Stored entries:

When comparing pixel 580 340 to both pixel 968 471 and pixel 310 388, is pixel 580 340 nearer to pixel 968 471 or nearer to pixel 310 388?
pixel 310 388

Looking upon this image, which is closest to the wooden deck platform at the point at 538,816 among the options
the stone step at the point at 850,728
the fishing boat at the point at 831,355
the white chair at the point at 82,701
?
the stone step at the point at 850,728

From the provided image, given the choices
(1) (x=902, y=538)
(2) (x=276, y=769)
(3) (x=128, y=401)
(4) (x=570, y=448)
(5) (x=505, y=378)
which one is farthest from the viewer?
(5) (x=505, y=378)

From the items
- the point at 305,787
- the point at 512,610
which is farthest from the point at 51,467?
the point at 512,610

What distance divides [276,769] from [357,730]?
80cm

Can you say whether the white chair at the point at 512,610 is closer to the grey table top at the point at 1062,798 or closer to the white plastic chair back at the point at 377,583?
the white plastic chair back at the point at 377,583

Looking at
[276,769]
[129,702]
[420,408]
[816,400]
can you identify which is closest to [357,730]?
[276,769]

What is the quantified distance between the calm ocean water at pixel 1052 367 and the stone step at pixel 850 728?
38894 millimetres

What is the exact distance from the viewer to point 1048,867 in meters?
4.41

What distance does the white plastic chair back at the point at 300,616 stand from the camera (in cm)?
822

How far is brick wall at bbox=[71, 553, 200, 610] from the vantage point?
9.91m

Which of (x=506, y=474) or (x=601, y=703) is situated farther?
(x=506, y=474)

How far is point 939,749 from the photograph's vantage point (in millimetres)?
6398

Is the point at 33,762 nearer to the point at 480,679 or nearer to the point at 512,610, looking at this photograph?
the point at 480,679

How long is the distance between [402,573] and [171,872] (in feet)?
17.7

> EXERCISE DETAILS:
Quote the stretch from the line containing "What is the exact" through the end of the entries, word for word.

> TASK ANSWER:
What is the exact distance from the viewer to point 1048,867 in meters?
4.41

What distance does the white plastic chair back at the point at 300,616 stand from the camera (in cm)?
822

How far is brick wall at bbox=[71, 553, 200, 610] from the vantage point?
9.91m

Which of (x=506, y=474) or (x=601, y=703) is situated farther?
(x=506, y=474)

How far is point 939,749 from the photograph's vantage point (in millimetres)?
6398

Is the point at 33,762 nearer to the point at 480,679 or nearer to the point at 512,610, looking at this photograph?
the point at 480,679

How long is the distance between [402,573] and [171,872] (in feet)?
17.7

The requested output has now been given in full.